Bones of the Buddha Statue, an Ikkyu story

Once Ikkyu was staying in a temple. The night was very cold and there were three wooden Buddhas in the temple, so he burned one Buddha to warm himself. The priest in charge of the temple woke up and noticed something was going on, so he looked to see what Ikkyu was doing.

The Buddha statue was burning and Ikkyu was sitting there warming his hands over the fire.

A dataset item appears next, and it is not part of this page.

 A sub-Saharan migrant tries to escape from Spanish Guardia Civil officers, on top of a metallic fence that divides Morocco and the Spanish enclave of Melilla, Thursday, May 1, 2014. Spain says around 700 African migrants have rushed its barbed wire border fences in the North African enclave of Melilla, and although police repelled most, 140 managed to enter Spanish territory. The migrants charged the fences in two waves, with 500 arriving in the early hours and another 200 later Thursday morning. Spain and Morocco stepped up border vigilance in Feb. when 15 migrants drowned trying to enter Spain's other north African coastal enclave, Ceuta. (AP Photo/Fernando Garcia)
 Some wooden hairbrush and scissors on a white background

The priest got angry.  He said, “What are you doing? Are you a madman? — and I thought you to be a Buddhist monk, that’s why I allowed you to stay in the temple. And you have done the most sacrilegious act.”

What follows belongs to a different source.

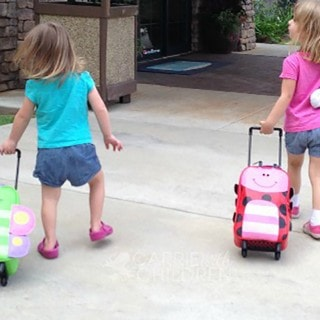 Two little girls walk into a building pulling their insect-themed luggage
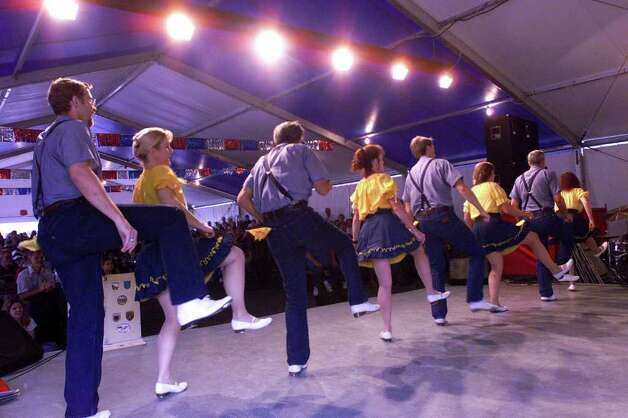 The Fire on the Mountain Cloggers dance to a full crowd at the Little Tent at the Wurstfest in New Braunfels Saturday afternoon, November 4.  Photo by Tom Reel Photo: TOM REEL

Ikkyu said, “But the Buddha within me was feeling very cold. So it was a question whether to sacrifice the living Buddha to the wooden one, or to sacrifice the wooden one to the living one. And I decided for life.”

The priest was so angry that he couldn’t listen. He said, “You are a madman. You simply get out of here! You have burned Buddha.”

So Ikkyu started to poke the burned Buddha with a stick.  There were ashes, the Buddha was almost consumed by the fire. .

The priest asked, “What are you doing?”
Ikkyu said, “I am trying to find the bones of Buddha.”

So the priest laughed and said, “You are either a fool or a madman. And you are absolutely mad! You cannot find bones there, because it is just a wooden Buddha.”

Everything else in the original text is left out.